What you return must match the entries exactly, except that the pictures are gone.

----- Given information

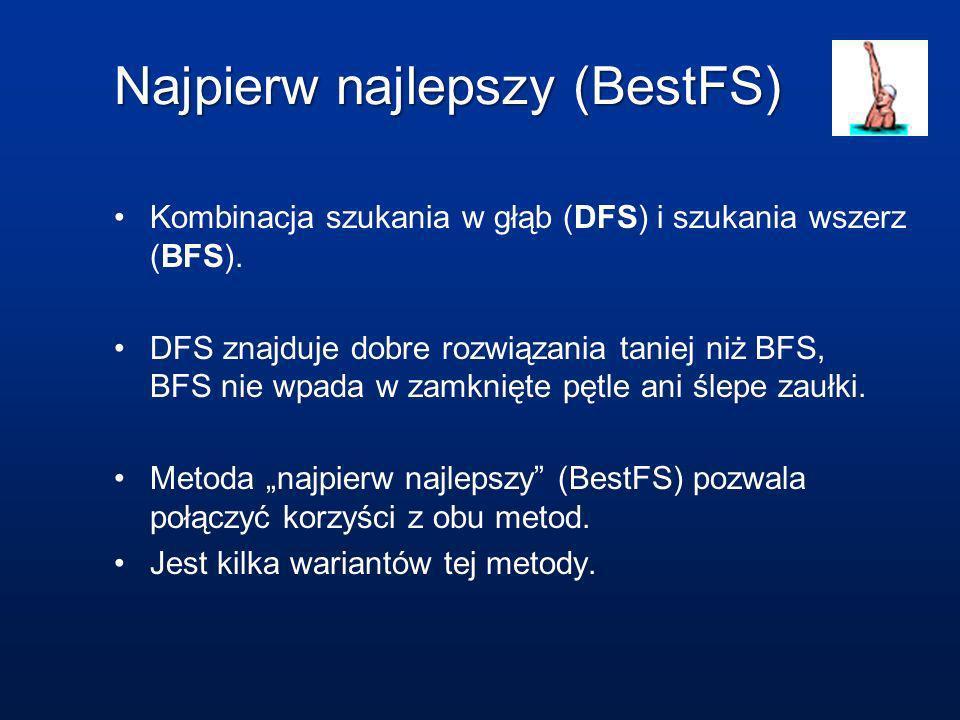 Najpierw najlepszy (BestFS)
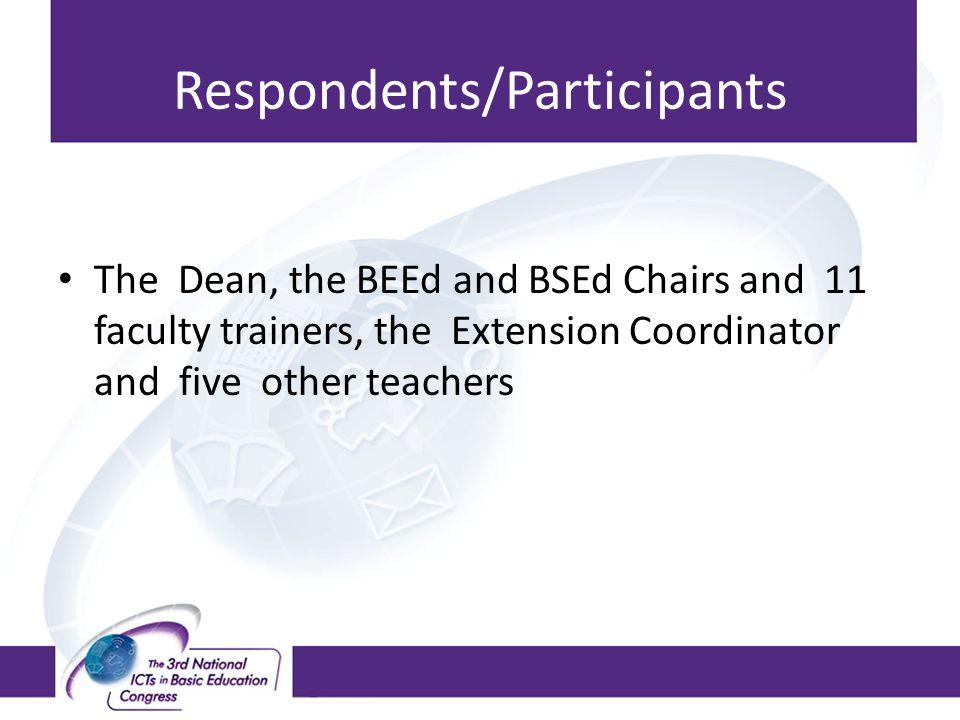 Respondents/Participants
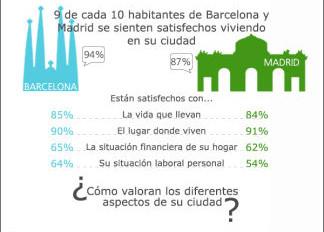 Infograf a madrid o barcelona cu l es la mejor ciudad - Cual es la mejor ciudad de espana ...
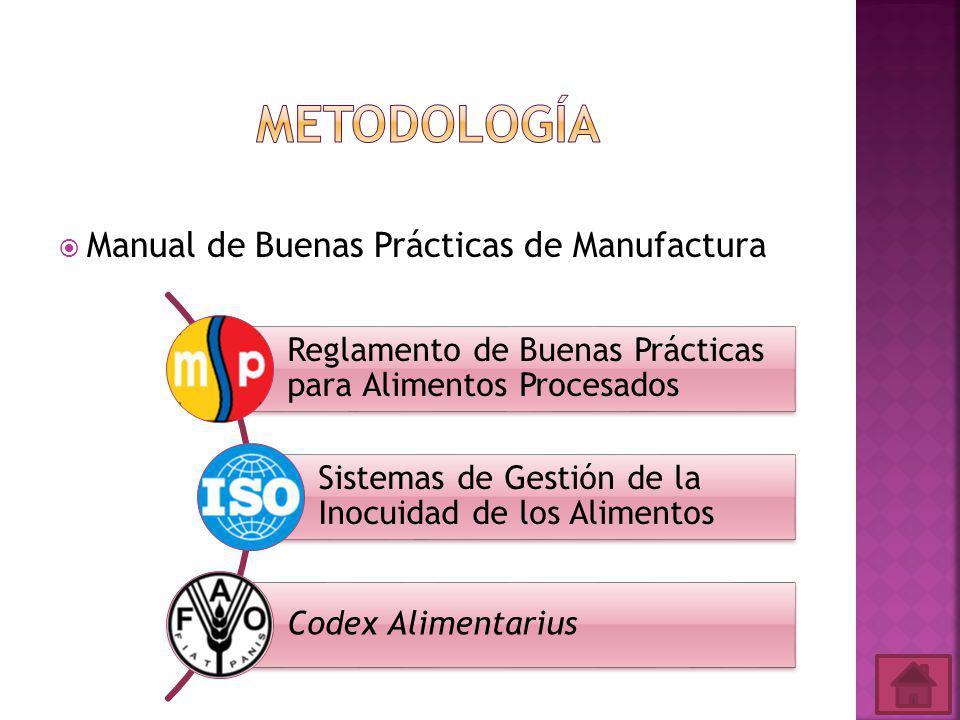 Metodología Manual de Buenas Prácticas de Manufactura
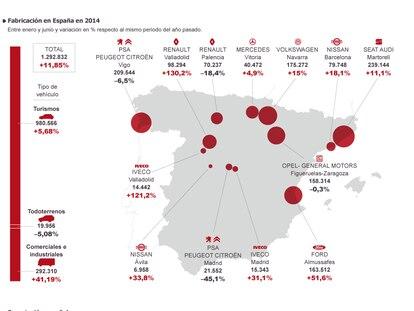 Fuente: Asociación Española de Fabricantes de Automóviles y Camiones (ANFAC) y elaboración propia.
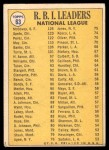 1970 Topps #63   -  Willie McCovey / Tony Perez / Ron Santo NL RBI Leaders Back Thumbnail
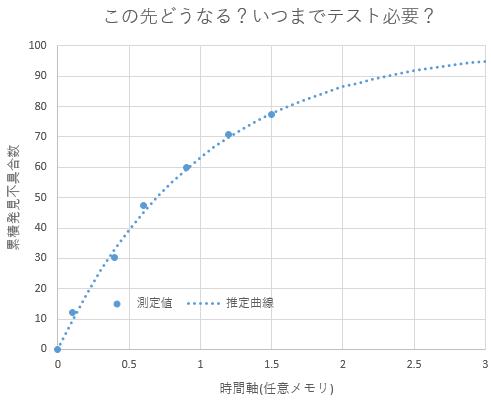 このような推定曲線を引きたい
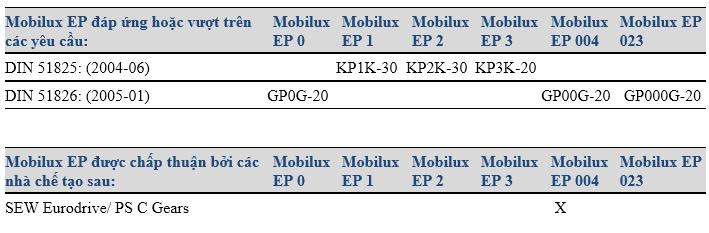 Dac-tinh-va-su-chap-thuan-cua-Mo-boi-tron-goc-khoang-da-dung-Mobilux-EP-2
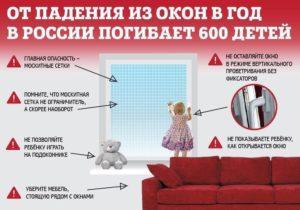 От падения из окон в год в России погибает 600 детей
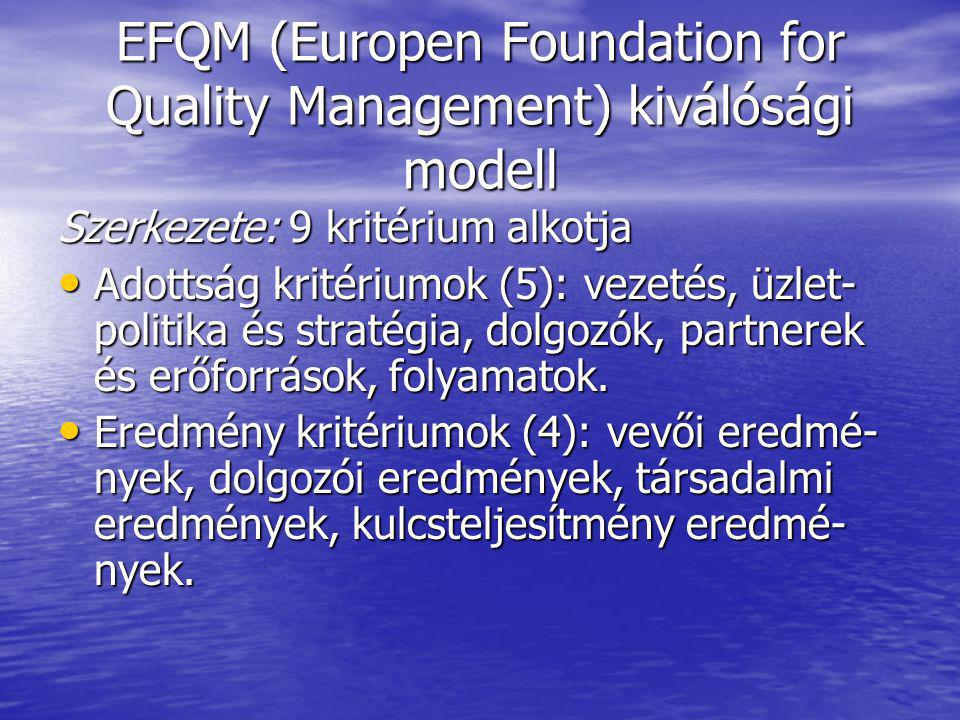 EFQM (Europen Foundation for Quality Management) kiválósági modell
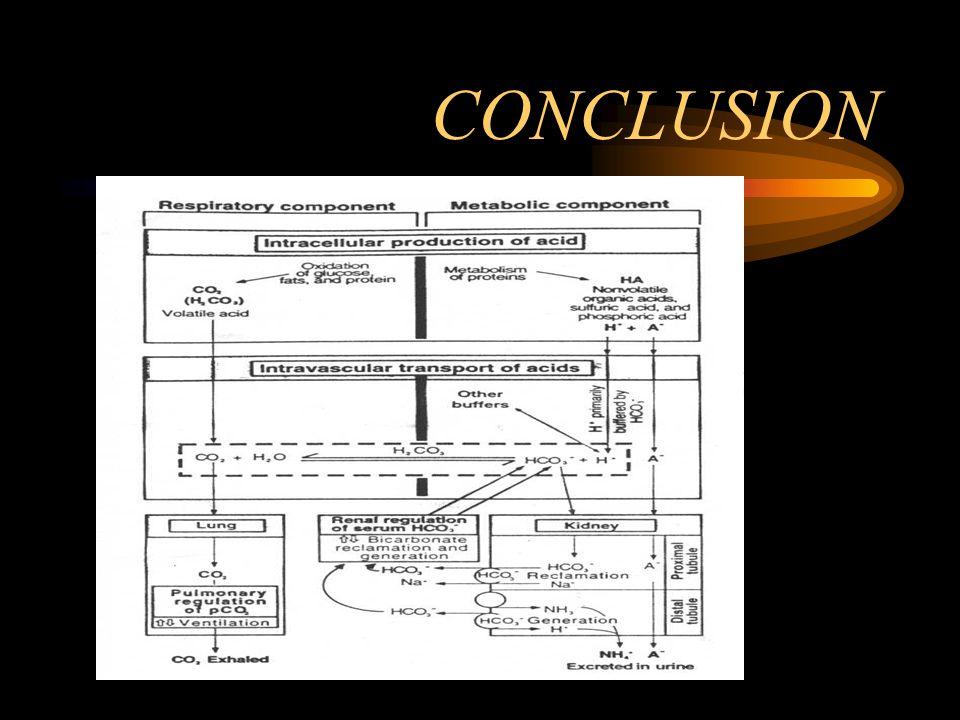 Producción de nuevo HCO 3 El sistema de amortiguador de NH 4 + es el mecanismo dominante para la eliminación de ácido y producción de nuevo HCO 3 - en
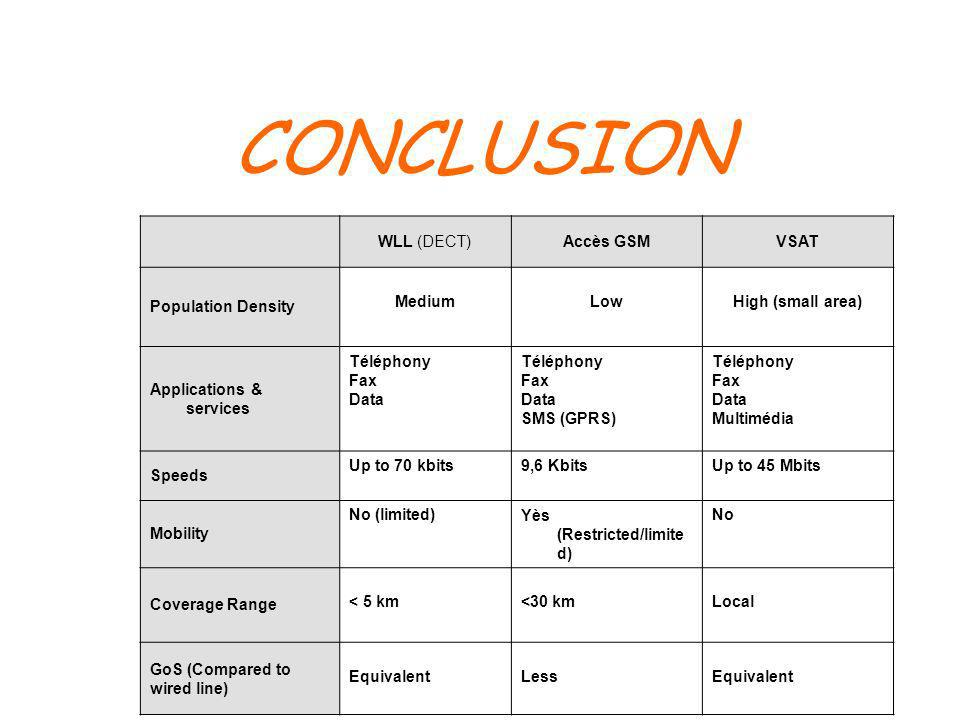 CONCLUSION WLL (DECT)Accès GSMVSAT Population Density MediumLowHigh (small area) Applications & services Téléphony Fax Data Téléphony Fax Data SMS (GP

----------

• _Task result_:
 Najpierw najlepszy (BestFS)
 Respondents/Participants
 Infograf a madrid o barcelona cu l es la mejor ciudad - Cual es la mejor ciudad de espana ...
 Metodología Manual de Buenas Prácticas de Manufactura
 Fuente: Asociación Española de Fabricantes de Automóviles y Camiones (ANFAC) y elaboración propia.
 1970 Topps #63   -  Willie McCovey / Tony Perez / Ron Santo NL RBI Leaders Back Thumbnail
 このような推定曲線を引きたい
 Dac-tinh-va-su-chap-thuan-cua-Mo-boi-tron-goc-khoang-da-dung-Mobilux-EP-2
 От падения из окон в год в России погибает 600 детей
 EFQM (Europen Foundation for Quality Management) kiválósági modell
 Producción de nuevo HCO 3 El sistema de amortiguador de NH 4 + es el mecanismo dominante para la eliminación de ácido y producción de nuevo HCO 3 - en
 CONCLUSION WLL (DECT)Accès GSMVSAT Population Density MediumLowHigh (small area) Applications & services Téléphony Fax Data Téléphony Fax Data SMS (GP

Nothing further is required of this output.